## Exercise details
Could you reproduce each of the entries below word for word, without changing any line?

## Rows from a dataset
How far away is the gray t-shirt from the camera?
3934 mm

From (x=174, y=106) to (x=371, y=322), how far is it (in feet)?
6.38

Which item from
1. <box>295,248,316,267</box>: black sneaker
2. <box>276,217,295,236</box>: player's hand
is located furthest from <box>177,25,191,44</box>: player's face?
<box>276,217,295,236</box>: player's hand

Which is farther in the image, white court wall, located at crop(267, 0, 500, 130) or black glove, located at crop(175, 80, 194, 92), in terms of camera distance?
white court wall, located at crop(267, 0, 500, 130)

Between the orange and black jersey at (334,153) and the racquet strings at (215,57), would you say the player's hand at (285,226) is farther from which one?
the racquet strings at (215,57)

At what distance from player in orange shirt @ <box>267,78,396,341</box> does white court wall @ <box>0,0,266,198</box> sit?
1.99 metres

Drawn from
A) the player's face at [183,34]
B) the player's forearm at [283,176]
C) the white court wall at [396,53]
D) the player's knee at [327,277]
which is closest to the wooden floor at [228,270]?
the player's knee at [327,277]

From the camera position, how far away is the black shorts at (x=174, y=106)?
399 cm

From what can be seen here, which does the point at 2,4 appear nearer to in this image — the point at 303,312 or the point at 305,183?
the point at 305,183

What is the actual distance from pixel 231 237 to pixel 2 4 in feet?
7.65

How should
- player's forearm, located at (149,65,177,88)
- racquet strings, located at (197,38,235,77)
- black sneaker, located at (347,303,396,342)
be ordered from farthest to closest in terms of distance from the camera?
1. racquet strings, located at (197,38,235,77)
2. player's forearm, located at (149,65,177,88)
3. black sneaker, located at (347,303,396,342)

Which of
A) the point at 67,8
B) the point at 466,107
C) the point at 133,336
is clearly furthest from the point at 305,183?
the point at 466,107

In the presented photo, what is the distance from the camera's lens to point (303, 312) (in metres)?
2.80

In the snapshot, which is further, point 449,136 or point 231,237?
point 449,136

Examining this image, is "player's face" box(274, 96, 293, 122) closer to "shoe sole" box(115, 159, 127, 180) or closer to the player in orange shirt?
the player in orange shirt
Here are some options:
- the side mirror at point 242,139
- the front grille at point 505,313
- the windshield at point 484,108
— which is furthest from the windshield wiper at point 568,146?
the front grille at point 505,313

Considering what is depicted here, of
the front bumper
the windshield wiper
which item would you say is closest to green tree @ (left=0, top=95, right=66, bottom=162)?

## Output of the exercise
How far away is the gray t-shirt from the camera?
3934 mm

From (x=174, y=106) to (x=371, y=322), how far is it (in feet)?
6.38

Which item from
1. <box>295,248,316,267</box>: black sneaker
2. <box>276,217,295,236</box>: player's hand
is located furthest from <box>177,25,191,44</box>: player's face?
<box>276,217,295,236</box>: player's hand

Which is farther in the image, white court wall, located at crop(267, 0, 500, 130) or black glove, located at crop(175, 80, 194, 92), in terms of camera distance?
white court wall, located at crop(267, 0, 500, 130)

Between the orange and black jersey at (334,153) and the racquet strings at (215,57), would you say the player's hand at (285,226) is farther from which one?
the racquet strings at (215,57)

At what distance from player in orange shirt @ <box>267,78,396,341</box> does white court wall @ <box>0,0,266,198</box> sit?
1.99 metres

Drawn from
A) the player's face at [183,34]
B) the player's forearm at [283,176]
C) the white court wall at [396,53]
D) the player's knee at [327,277]
which is closest to the wooden floor at [228,270]?
the player's knee at [327,277]

From the camera position, how far away is the black shorts at (x=174, y=106)?
399 cm

From what can be seen here, which does the point at 2,4 appear nearer to in this image — the point at 303,312 or the point at 305,183?
the point at 305,183

What is the actual distance from pixel 231 237 to pixel 2 4 in feet?
7.65

How should
- player's forearm, located at (149,65,177,88)
- racquet strings, located at (197,38,235,77)
- black sneaker, located at (347,303,396,342)
be ordered from farthest to closest in terms of distance from the camera?
1. racquet strings, located at (197,38,235,77)
2. player's forearm, located at (149,65,177,88)
3. black sneaker, located at (347,303,396,342)

Which of
A) the point at 67,8
B) the point at 466,107
C) the point at 133,336
is clearly furthest from the point at 305,183?
the point at 466,107

In the presented photo, what is the distance from the camera's lens to point (303, 312) (in metres)?
2.80

In the snapshot, which is further, point 449,136 or point 231,237?
point 449,136

Examining this image, is "player's face" box(274, 96, 293, 122) closer to "shoe sole" box(115, 159, 127, 180) or closer to the player in orange shirt?
the player in orange shirt
Here are some options:
- the side mirror at point 242,139
- the front grille at point 505,313
- the windshield at point 484,108
— which is furthest from the windshield wiper at point 568,146?
the front grille at point 505,313

Considering what is depicted here, of
the front bumper
the windshield wiper
which item would you say is closest to green tree @ (left=0, top=95, right=66, bottom=162)?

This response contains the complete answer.